▶ _VORGEGEBENER TEXT_:

+-------+

Ärzte und Eltern kämpfen gegen drohende Schließung der Notfallpraxis
KV-Reform bringt auch Angebot für erwachsene Patienten in Gefahr
Notdienst für Ratinger Kinder bald in Wuppertal?
Von Egon Schuster
Ratingen. Das Angebot ist seit mehr als 15 Jahren fester Bestandteil der medizinischen Versorgung in unserer Stadt. Eine ganze Generation Ratinger Eltern weiß, wohin sie sich wenden muss, wenn ihr Kind am Wochenende oder am Mittwochnachmittag akut erkrankt: an die Kindernotfallpraxis im St.-Marien-Krankenhaus (bis 2008) bzw. im benachbarten Ärztehaus an der Mülheimer Straße (seitdem). Seit der Eröffnung des Ärztehauses ist dort, Tür an Tür, auch die zentrale Notfallpraxis für Erwachsene untergebracht. „Ein absolutes Erfolgsmodell“, sagt Dr. Boris Korioth, Vorsitzender des Ärztevereins Ratingen-Mettmann, der den Notdienst organisiert. Der Ratinger Kinderarzt Bernd Appolt weiß aus langjähriger Erfahrung, wie wichtig diese medizinische Einrichtung für Ratinger Eltern ist. Doch jetzt droht Ungemach: Die kassenärztliche Vereinigung (KV) Nordrhein will den Notdienst reformieren, und das heißt: ausdünnen. Mindestens die Ratinger Kinderpraxis soll den Plänen zum Opfer fallen. Für Ratinger Eltern wäre dann – kein Witz – eine Notfallpraxis in Wuppertal zuständig. Doch auch die Erwachsenenpraxis ist in Gefahr – gegen den erklärten Willen aller Beteiligten.
Seit mehr als zwei Jahren werkelt die kassenärztliche Vereinigung an ihrem Reformwerk. Das Vorhaben ist auch in der Ärzteschaft heftig umstritten. Es geht um Kosten, Arbeitsbelastung und Zuständigkeiten. Die Ziele der KV lassen sich aus einem Beschluss der Vertreterversammlung (dem Hauptbeschlussgremium der KV) vom Februar 2013 ablesen: „Alle Ansätze zur Neuordnung des Notdienstes sollen unter dem Gebot der Kostenkontrolle und der Homogenisierung der Dienstbelastung stehen. Es sollen Zusatzkosten für die Ärzteschaft vermieden werden. Ein neues Notdienstkonzept soll die ausufernde Inanspruchnahme des Notdienstes durch geeignete Maßnahmen reduzieren und der absehbaren Problematik des Ärztemangels Rechnung tragen. Der Notdienst ist auf das gesetzliche Mindestmaß zu begrenzen.“
Diese Ziele sollen flächendeckend vom grünen Tisch aus durchgedrückt werden. Grundlage dafür wäre ein Beschluss, dass die KV künftig den gesamten Notdienst im Bezirk Nordrhein organisiert. Lokale Vereine wie der Ärzteverein Ratingen-Mettmann wären dann raus, ihre Angebote würden zu einem großen Teil wegrasiert. Der Grundsatzbeschluss, ob die KV den Notdienst komplett übernimmt, soll in einer Sitzung der Vertreterversammlung gleich nach Karneval fallen. Dann ginge es an die Umsetzung, schon Mitte 2015 oder Anfang 2016 könnt die Ratinger Praxis schließen.

+-------+

▶ _ERFASSTE ANGABEN_:
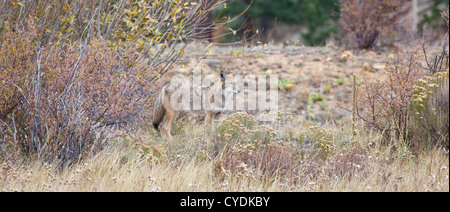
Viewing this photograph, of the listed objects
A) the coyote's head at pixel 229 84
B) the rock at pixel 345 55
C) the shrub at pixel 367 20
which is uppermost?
the shrub at pixel 367 20

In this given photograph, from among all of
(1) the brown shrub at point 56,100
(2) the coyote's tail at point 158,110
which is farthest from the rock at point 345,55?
(1) the brown shrub at point 56,100

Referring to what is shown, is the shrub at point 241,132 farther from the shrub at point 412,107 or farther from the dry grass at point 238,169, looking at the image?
the shrub at point 412,107

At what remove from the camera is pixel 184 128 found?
8.07 metres

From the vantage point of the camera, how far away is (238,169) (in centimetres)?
584

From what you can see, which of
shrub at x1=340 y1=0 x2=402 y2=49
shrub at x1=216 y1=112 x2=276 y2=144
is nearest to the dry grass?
shrub at x1=216 y1=112 x2=276 y2=144

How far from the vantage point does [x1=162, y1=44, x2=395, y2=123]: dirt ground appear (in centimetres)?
1127

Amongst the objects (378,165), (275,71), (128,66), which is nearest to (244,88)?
(275,71)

+-------+

▶ _AUFGABENSTELLUNG_: Fasse den Text über die drohende Schließung der Ratinger Notfallpraxis in zwei Sätzen zusammen.

▶ _LÖSUNG_: Die KV Nordrhein will den Notdienst reformieren und damit ausdünnen, sodass mindestens die Ratinger Kindernotfallpraxis wegfallen soll, Ratinger Eltern dann eine Notfallpraxis in Wuppertal zuständig wäre und auch die Erwachsenenpraxis in Gefahr ist. Nach einem Beschluss vom Februar 2013 soll der Notdienst unter dem Gebot der Kostenkontrolle stehen und auf das gesetzliche Mindestmaß begrenzt werden; fällt gleich nach Karneval der Grundsatzbeschluss, dass die KV den gesamten Notdienst übernimmt, könnte die Ratinger Praxis schon Mitte 2015 oder Anfang 2016 schließen.